Claude Dorsinville, he said. I am Claude Dorsinville. His breath came in harsh patches and grabs, and he stammered that he had come in search of her, the mambo , had come with his aunt and her infant. He nodded in their direction, and the woman glanced over, quickly returning her gaze to the dripping, frightened boy before her.
You want a service , she said, you got to pay me, boy. Mézi lagen ou, mezi wanga ou . Your money is your charm.
I … I have money, Claude said, and he looked across at Vanise, who had retrieved her child and sat comfortably on the broad rail of the boat, which dipped and caught the morning wind, despite its great load, and was headed smartly across the spreading bay toward the open sea. The starboard rail, where Vanise sat with a dozen others, flashed along near the surface of the sea, sending a silvery spray into the air, blue-green jewels in the new sunlight.
Vanise! the boy called. Talk to her, and he nodded at the mambo. Tell her what you want! he pleaded.
Vanise looked at him as if she did not know him.
He understood. He possessed the money for the service, and he had promised it to her, and she was holding him to his promise. Grabow’s money, the fat roll of dollars that had come from his corpse, had come from the loas. It was blood money. The money he had earned from the Chinaman, the dozen wet dollars in his pocket, was to be given back to the loas. An even exchange. It was only fair.
He reached into his pocket and drew out the crumpled, sopped bills and passed them into the woman’s outstretched hand. She took the money, shoved it swiftly into her clothing, so fast he could not say where it had gone, it had simply disappeared, and she said to him, The Lord of the Sea will protect you.

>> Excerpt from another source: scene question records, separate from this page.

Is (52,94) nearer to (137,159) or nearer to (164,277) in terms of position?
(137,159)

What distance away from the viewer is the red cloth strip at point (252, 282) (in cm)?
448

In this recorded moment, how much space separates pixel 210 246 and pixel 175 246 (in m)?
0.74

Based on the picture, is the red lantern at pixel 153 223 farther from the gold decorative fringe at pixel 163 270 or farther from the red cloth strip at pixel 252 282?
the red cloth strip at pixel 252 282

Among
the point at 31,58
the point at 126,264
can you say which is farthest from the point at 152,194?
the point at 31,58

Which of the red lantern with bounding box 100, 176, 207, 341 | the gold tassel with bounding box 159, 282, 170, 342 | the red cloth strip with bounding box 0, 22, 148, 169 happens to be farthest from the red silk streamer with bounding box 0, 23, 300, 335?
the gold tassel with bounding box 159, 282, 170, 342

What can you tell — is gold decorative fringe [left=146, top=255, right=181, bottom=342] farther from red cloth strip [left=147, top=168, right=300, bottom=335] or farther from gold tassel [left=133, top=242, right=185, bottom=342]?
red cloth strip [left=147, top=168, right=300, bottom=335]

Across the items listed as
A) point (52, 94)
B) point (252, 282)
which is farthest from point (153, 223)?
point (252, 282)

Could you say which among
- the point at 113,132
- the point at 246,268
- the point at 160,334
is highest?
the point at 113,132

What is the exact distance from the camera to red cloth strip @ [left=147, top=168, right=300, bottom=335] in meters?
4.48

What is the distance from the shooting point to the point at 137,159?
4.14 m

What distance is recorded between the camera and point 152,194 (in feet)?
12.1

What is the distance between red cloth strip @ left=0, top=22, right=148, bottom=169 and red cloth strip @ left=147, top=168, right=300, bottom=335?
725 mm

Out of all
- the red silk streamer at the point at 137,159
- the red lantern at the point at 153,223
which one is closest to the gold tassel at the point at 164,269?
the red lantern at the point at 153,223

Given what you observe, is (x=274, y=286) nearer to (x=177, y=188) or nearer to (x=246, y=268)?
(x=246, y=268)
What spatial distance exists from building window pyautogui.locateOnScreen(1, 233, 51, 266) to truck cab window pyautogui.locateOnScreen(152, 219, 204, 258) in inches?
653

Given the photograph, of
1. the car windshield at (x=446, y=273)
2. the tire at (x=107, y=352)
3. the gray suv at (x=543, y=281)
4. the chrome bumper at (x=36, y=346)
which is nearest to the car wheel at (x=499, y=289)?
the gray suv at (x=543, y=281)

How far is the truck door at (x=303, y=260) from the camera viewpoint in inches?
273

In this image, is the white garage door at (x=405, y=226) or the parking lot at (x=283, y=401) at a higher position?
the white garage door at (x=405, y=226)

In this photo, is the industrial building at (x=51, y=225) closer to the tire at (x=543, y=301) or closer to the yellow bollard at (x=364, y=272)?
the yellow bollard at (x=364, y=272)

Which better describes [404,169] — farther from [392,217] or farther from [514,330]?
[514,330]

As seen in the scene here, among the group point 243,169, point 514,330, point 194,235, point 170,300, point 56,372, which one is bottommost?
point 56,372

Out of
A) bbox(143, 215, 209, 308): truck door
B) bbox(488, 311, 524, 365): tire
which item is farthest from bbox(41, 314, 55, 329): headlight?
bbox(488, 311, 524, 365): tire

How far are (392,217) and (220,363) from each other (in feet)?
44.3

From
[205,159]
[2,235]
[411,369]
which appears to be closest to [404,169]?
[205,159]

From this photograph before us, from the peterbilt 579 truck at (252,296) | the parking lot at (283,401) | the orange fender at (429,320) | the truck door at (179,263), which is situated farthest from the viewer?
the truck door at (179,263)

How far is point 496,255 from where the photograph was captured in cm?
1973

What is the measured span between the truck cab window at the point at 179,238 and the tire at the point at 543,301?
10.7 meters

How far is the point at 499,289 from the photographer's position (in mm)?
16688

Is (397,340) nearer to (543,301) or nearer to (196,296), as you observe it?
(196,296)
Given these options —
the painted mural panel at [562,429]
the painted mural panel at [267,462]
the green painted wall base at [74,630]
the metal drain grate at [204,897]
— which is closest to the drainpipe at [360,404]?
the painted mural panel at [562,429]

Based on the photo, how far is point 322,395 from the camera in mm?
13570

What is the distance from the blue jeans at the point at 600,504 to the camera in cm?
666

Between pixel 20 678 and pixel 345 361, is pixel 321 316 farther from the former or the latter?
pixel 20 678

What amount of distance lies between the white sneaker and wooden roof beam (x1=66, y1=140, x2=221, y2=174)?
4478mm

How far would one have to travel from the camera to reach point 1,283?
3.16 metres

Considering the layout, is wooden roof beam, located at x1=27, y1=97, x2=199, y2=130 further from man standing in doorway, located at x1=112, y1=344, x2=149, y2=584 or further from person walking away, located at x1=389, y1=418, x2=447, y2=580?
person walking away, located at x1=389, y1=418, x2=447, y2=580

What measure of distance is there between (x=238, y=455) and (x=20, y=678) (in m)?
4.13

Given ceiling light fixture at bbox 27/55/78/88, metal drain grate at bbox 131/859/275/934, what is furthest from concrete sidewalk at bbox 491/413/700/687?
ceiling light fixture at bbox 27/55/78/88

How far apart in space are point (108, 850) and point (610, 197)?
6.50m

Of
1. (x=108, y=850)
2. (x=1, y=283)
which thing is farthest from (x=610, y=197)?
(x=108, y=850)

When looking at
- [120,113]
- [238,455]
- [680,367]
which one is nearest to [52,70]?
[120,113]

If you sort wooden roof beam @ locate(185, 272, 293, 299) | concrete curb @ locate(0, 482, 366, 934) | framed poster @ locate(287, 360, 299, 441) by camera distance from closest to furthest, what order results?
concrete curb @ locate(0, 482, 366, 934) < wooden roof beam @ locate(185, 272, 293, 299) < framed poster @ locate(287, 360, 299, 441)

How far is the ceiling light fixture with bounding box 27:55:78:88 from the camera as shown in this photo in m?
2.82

No, her, he said, pointing at Vanise.
Her, then, the mambo said, and she moved away from Claude toward Vanise and began there to shake her asson over Vanise’s bowed head and to pray for her. Moin la avec asson. Asson c’est Bon Dieu qui bailie li avec la foi….
The boat was now a half mile or more from land. Down in its broad-beamed belly, the bounds were busily loading the barque with offerings, arranging the food, flowers, liquors and perfumes with respectful precision, sweating under the morning sun, which had risen into a cloudless sky. The houngenikon sang as loudly as ever, with the energy of someone discovering her voice anew, and the drummers beat on as if they had found lost drums only a moment before, and the mambo, apparently finished with Vanise, stood at the mast and waved about her head a pair of white chickens held by their feet and chanted and prayed to Agwé and his mistress Erzulie la Sirène. The passengers, awash with sweat from the heat, their bodies stilled by it, nevertheless sang along with the houngenikon , keeping up the joyous pilgrimage despite the heat, the work and discomfort, the long hours it was taking.